--- Study text ---
Congestive heart failure is sometimes just called heart failure. The condition occurs when the heart isn’t able to pump blood efficiently. It is usually the result of other conditions that damage the heart or cause it to be weak. For example, high blood pressure can make the heart walls thick and stiff. The stiff walls don’t allow the heart to squeeze the way it should, so it cannot fill with blood or move blood through the body properly. Heart failure is a common condition. 5.7 million people in the United States have it.

Heart Failure Risk Factors

There are certain risk factors that can make it more likely your aging relative will develop heart failure. Some of them are:

  • Heart Attack: Heart attack damages the heart muscle, which can make it not pump as well.
  • Coronary Artery Disease: When arteries are narrow, the heart may not get enough oxygen-rich blood, leading to weakness.
  • High Blood Pressure: The extra work the heart has to do to push blood through blood vessels causes the walls to thicken.
  • Diabetes: Diabetes increased the risk of developing coronary artery disease and high blood pressure. In addition, some diabetes medications may increase the risk of heart failure.
  • Sleep Apnea: Sleep apnea affects the heart’s oxygen supply and can cause the heart to beat abnormally.
  • Heart Valve Problems.
  • Obesity.
  • Viral Infections.

Heart Failure Symptoms

In some cases, heart failure happens suddenly, which is called acute heart failure. Other times, it develops over time and is called chronic heart failure. Symptoms range from mild to severe. Not all people will experience the same signs and symptoms, but some common ones are:

  • Feeling short of breath when lying down or when physically active.
  • Weakness and fatigue.
  • Swelling in the lower extremities.
  • Abnormal or fast heartbeat.
  • Wheezing.
  • A cough that produces white or pinkish phlegm.
  • Swelling in the abdomen.
  • More frequent urination during the night.
--- Data extract ---
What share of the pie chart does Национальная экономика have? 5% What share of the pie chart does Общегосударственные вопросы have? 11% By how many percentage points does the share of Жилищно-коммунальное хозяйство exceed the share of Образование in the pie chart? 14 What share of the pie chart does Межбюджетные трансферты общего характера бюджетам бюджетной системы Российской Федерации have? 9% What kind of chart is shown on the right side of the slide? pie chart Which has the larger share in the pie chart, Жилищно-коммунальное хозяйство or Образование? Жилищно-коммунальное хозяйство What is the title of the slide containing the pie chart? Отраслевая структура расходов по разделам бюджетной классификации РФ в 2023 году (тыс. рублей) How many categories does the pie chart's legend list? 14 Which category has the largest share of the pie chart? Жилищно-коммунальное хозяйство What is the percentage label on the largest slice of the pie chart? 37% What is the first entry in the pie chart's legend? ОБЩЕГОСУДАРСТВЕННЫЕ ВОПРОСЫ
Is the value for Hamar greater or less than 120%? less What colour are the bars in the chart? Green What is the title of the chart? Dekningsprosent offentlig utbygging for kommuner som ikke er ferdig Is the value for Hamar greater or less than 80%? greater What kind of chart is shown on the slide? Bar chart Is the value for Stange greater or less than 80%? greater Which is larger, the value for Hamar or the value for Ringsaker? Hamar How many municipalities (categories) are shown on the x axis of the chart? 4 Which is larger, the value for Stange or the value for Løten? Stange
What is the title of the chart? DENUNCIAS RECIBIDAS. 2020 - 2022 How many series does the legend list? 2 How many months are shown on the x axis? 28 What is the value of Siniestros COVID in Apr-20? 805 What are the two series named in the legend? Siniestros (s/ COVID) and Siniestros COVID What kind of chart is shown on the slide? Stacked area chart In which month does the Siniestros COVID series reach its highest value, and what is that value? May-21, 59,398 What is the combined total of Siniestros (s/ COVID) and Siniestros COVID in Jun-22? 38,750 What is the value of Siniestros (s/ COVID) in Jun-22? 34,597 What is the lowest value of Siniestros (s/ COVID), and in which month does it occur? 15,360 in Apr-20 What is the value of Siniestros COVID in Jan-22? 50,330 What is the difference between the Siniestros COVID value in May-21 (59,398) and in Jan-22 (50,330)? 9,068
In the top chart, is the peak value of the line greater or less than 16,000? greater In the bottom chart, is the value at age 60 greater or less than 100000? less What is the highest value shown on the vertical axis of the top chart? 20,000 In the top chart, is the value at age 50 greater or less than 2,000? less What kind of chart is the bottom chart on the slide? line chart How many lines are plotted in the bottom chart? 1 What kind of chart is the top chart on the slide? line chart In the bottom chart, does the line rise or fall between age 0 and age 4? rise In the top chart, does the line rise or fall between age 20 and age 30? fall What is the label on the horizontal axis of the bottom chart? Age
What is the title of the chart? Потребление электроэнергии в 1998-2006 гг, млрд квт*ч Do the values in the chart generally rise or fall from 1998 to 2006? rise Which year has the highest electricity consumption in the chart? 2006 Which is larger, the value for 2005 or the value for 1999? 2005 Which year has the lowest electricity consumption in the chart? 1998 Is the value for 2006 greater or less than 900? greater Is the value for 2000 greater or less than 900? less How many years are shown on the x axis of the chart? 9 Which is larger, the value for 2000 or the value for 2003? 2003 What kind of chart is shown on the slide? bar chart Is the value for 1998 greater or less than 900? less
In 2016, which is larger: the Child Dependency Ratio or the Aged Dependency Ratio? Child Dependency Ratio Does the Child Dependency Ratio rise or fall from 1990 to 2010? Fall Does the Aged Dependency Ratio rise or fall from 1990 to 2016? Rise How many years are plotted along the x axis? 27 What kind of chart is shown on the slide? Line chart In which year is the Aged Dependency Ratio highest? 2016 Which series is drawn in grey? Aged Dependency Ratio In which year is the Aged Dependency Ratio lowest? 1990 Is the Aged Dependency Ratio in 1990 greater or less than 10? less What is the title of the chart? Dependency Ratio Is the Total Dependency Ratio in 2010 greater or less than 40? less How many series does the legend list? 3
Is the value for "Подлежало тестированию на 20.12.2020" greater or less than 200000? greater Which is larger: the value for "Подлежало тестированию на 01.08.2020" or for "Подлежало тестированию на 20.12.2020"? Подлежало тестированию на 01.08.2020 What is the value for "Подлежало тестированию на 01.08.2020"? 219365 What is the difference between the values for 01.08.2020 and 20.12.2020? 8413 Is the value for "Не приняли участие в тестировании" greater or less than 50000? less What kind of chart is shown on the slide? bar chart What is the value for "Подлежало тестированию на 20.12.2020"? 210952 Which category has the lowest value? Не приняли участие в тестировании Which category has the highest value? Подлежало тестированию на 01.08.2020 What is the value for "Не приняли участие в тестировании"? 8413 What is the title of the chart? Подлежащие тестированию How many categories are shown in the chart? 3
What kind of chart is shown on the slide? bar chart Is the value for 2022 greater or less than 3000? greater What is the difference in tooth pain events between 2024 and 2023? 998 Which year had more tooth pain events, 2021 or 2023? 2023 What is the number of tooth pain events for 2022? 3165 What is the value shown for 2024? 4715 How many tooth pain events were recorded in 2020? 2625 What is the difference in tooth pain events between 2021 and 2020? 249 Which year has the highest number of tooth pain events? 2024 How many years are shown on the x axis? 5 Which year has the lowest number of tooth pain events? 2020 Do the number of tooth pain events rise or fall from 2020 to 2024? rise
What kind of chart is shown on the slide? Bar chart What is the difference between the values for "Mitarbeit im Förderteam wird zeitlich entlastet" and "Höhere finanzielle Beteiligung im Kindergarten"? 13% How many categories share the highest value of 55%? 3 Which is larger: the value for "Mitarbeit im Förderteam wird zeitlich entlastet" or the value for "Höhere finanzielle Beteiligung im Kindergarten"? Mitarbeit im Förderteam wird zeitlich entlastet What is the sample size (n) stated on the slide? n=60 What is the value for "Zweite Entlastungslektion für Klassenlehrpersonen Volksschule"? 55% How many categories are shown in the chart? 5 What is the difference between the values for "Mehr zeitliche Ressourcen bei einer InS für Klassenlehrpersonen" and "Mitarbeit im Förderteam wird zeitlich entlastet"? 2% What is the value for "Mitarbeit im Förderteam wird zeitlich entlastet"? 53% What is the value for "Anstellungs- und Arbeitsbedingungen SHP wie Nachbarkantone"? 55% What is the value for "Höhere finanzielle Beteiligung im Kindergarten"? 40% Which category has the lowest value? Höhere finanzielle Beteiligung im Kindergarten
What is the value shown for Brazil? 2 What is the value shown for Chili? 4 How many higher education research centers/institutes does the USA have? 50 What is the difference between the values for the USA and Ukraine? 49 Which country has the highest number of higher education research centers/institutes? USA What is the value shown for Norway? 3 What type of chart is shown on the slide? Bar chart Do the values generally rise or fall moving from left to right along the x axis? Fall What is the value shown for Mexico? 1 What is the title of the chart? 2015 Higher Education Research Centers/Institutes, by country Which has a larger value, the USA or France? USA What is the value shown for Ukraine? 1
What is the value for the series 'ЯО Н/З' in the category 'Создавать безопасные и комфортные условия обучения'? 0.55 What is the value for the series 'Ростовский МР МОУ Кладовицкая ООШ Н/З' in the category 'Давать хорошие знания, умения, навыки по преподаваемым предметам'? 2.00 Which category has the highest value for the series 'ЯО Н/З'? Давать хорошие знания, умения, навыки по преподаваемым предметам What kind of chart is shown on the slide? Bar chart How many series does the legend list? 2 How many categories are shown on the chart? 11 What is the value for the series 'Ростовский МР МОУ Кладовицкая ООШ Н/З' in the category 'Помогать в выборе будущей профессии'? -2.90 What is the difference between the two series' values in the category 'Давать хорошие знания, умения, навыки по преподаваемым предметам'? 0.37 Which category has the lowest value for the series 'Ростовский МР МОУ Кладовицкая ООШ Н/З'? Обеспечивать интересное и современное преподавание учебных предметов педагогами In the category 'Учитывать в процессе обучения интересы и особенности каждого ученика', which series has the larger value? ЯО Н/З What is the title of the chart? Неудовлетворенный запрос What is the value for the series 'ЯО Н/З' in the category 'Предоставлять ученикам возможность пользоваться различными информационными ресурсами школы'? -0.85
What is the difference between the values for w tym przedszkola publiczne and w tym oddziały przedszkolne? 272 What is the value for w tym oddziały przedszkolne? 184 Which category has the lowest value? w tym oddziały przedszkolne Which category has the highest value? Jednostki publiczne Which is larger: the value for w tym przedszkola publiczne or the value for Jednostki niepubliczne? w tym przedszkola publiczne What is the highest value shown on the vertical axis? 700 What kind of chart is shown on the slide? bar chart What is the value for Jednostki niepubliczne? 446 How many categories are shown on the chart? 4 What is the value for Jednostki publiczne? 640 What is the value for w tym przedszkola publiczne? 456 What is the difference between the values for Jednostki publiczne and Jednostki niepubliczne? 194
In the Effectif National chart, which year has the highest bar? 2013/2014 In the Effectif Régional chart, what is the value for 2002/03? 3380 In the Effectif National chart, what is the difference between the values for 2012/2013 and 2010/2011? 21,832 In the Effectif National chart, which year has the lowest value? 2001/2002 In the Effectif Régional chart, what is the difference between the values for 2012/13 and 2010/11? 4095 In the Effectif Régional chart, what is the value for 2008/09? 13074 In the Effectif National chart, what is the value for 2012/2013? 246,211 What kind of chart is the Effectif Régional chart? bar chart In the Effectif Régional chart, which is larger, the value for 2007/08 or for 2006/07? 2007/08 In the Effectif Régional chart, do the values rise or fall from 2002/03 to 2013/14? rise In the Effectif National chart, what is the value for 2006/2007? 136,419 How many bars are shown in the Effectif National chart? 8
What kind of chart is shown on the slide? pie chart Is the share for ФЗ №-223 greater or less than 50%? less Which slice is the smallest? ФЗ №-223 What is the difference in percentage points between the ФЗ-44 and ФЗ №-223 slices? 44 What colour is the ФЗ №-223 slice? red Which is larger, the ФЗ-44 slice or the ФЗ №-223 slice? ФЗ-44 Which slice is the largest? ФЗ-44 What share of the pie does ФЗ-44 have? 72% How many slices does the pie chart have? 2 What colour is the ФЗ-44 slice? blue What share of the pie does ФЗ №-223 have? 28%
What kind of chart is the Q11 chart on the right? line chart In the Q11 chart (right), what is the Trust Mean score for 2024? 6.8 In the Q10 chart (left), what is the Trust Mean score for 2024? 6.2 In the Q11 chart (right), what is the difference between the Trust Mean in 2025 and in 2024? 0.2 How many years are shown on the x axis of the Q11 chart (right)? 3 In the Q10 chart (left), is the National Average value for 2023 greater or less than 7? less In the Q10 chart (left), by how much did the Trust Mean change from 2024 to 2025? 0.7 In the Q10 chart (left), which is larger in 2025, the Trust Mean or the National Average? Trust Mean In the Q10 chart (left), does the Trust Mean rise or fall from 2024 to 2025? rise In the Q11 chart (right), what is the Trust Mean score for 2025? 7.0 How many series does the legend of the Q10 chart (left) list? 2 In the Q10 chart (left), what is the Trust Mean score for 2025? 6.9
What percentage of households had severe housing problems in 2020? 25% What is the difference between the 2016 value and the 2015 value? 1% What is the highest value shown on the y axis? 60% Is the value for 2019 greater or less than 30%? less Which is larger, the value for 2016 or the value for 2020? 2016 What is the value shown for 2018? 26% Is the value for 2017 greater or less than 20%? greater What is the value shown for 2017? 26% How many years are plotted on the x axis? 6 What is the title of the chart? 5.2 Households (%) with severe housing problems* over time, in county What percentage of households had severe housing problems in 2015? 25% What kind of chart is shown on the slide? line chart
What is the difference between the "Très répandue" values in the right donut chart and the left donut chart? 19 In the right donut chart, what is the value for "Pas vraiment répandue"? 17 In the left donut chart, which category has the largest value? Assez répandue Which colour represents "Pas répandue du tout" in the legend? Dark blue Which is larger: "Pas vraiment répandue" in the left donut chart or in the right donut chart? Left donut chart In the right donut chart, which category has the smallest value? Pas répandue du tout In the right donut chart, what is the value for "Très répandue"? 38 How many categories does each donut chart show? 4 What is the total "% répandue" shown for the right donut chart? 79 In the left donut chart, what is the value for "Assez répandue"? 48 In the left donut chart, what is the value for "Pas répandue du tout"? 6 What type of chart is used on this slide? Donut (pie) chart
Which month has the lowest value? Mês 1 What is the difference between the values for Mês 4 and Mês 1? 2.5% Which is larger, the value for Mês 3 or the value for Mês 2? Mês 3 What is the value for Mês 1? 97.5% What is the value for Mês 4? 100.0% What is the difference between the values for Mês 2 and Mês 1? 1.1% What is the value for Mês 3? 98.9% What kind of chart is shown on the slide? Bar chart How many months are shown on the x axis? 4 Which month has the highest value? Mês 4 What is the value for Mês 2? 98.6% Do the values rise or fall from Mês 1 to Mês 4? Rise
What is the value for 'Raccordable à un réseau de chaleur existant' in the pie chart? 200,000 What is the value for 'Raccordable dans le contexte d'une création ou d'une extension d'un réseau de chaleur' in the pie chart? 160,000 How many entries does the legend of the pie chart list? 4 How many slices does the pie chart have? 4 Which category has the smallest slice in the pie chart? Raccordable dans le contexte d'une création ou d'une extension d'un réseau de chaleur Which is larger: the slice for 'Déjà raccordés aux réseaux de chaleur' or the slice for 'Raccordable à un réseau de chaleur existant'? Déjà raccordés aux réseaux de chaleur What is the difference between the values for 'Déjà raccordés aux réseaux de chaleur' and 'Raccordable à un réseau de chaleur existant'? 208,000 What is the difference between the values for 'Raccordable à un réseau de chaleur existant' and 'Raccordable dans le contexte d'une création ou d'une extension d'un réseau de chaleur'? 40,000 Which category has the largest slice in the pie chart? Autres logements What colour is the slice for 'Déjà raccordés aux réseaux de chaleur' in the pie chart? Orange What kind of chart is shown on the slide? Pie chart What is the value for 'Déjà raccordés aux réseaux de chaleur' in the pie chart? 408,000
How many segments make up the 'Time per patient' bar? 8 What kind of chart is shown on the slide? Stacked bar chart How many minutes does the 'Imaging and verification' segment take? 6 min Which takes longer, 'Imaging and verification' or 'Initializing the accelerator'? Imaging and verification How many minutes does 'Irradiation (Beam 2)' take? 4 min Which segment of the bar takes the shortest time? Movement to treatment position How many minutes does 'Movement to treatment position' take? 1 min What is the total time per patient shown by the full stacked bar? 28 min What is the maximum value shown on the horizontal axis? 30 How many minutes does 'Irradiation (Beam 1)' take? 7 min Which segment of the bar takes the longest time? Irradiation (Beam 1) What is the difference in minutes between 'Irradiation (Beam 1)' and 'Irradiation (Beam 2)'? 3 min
---
_Action item 1_.
In the heart failure text, reproduce everything from "There are certain" down to "to beat abnormally.".
_Action item 2_.
According to the heart failure text, what is heart failure called when it happens suddenly?
_Action item 3_.
Pick up the heart failure text after its final line and carry it on.

_Written response 1_.
There are certain risk factors that can make it more likely your aging relative will develop heart failure. Some of them are:

  • Heart Attack: Heart attack damages the heart muscle, which can make it not pump as well.
  • Coronary Artery Disease: When arteries are narrow, the heart may not get enough oxygen-rich blood, leading to weakness.
  • High Blood Pressure: The extra work the heart has to do to push blood through blood vessels causes the walls to thicken.
  • Diabetes: Diabetes increased the risk of developing coronary artery disease and high blood pressure. In addition, some diabetes medications may increase the risk of heart failure.
  • Sleep Apnea: Sleep apnea affects the heart’s oxygen supply and can cause the heart to beat abnormally.

_Written response 2_.
Acute heart failure.

_Written response 3_.
  • Fast weight gain because of retained water.
  • Loss of appetite.
  • Nausea.
  • Trouble concentrating.

Heart Failure Prevention

Heart failure can be prevented by making lifestyle changes that reduce the risks for conditions that can lead to heart failure. Some lifestyle changes that can reduce risks are:

  • Quit smoking.
  • Managing conditions that can lead to heart failure.
  • Exercise regularly.
  • Eat a healthy diet.
  • Lose excess weight.
  • Keep stress to a minimum.

Senior care can help your aging relative to manage their risk of developing heart disease. A senior care provider can remind them to take medications for existing medication conditions that could cause heart failure. A senior care provider can also prepare heart healthy meals and snacks. And, having a senior care provider to support them and help them with their day to day needs can reduce stress.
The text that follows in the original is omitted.